I imagine her curly brown hair and big blue eyes. Because a psychic once told me she’d have dark curly brown hair and big blue eyes.

I imagine all these things and a million more because that’s all I can do. Imagine.

I imagine her alive and smiling, blown out the candles in her cake as her dad and brothers and I sing to her.

Today she should be turning five.

Tuesday, June 11, 2019

Day Three Dear Abby - Can't You Hear Us?

Dear Abby,


I can't help but notice that you haven't retracted or apologized for your cruel and thoughtless column on June 7th. Stillborn is still born. We love our children. We will love them with our whole hearts until the day we die.


Here's the thing Dear Abby, you are not alone in your ignorance. And that's what makes your comments sting all the more. There are countless people as cruel as you who think still births don't count.

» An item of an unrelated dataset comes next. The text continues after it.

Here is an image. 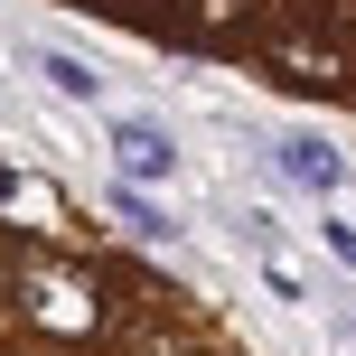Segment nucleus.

Look at our current administration. They refuse to count still births amount the detained immigrants as actual deaths. But they are deaths. And they do count. My husband's own stepmother has decreed to the family that no one is allowed to mention my daughter. That it doesn't matter.


As loss parents we fight EVERY SINGLE DAY to break the silence. We want - no, we need -  to shatter the silence around stillbirths so that we may openly grieve. We are tired of crying in the shower or the car. All alone so no one can see us. So no one like you can judge us or try to instill a timeline on our grief. We try to shatter the silence, to remember our children, to carry their memories forward every day.


Congratulations, you just made that battle harder.


I hope you never know the soul crushing grief of losing a child. I hope you never know what it's like to move through the days, years, decades with a constant ache for your missing child. But if  you ever do, I hope your grief is met with more grace and love than you showed us in your column.